Input for this task.
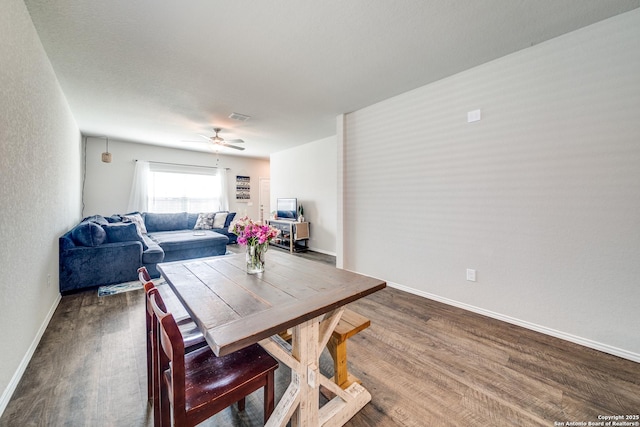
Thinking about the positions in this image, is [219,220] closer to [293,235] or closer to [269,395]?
[293,235]

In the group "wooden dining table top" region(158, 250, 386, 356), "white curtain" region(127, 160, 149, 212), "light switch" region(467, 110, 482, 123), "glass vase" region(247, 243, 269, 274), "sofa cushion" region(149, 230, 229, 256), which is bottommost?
"sofa cushion" region(149, 230, 229, 256)

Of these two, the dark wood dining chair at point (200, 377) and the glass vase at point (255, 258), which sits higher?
the glass vase at point (255, 258)

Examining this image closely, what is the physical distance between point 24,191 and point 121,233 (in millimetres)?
1945

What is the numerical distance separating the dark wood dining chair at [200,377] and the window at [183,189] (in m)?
6.04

Goal. Return the line that contains "In the group" and all lines after it, verbatim, and nothing else.

Task output.
In the group "wooden dining table top" region(158, 250, 386, 356), "white curtain" region(127, 160, 149, 212), "light switch" region(467, 110, 482, 123), "glass vase" region(247, 243, 269, 274), "sofa cushion" region(149, 230, 229, 256), which is bottommost?
"sofa cushion" region(149, 230, 229, 256)

Of these two, the dark wood dining chair at point (200, 377) and the glass vase at point (255, 258), which sits higher?
the glass vase at point (255, 258)

Examining this image closely, what is the physical distance between point 24,191 and point 121,233 (in millimetres)?
1945

What is the numerical distance separating the dark wood dining chair at [200,377] and the window at [183,189] (in m)?
6.04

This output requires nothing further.